Is she still available and Where about is she? 
I could post on a Pei forum I visit if she is still available.

Emma x


----------



## lola9919 (Nov 21, 2008)

its perfect gift for my 10 years old son and whole my familly......07716002329 call me i can be in your place even tooday...


----------



## 3Beloved (Jan 16, 2009)

we are looking for a shar pei to rehome as we love them so much. We don't have enough money to buy but we sure do have the loving home of another dog and 2 cats and they will all become friends. my contact nu8mber is 07731760810 or 01745 356995. thanks my name is Charlotte.


----------



## Guest (Jan 16, 2009)

have pm'd you - re an experience shapei owner who is considering another dog - not sure if she wants a puppy or not - worth mentioning. This person is not a breeder - the dog will be purely a pet and would be spayed. She has no children either.


----------



## JakeQuenault (Jan 17, 2009)

Hello,

I am looking to give a dog a loving home, any breed who is good with cats.
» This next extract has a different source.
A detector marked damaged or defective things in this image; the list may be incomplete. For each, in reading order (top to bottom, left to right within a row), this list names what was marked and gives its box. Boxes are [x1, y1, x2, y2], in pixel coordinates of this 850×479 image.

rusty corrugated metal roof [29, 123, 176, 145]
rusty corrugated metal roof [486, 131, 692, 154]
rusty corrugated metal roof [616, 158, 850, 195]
I lost my cocker spaniel last year and am only now ready to take the leap into getting another dog. 

I do not work so can give her all of my attention and I have a comfortable home next door to a huge field and lakes so if she is still available please call me on 01296 338 943 or 07522 670751.

I look forward to hearing from you.

Linda Quenault


----------



## blackjack11 (Dec 27, 2008)

Looks like you will have no problems finding her a good home.


----------



## Guest (Jan 17, 2009)

Popular dog!  hope she finds a good home


----------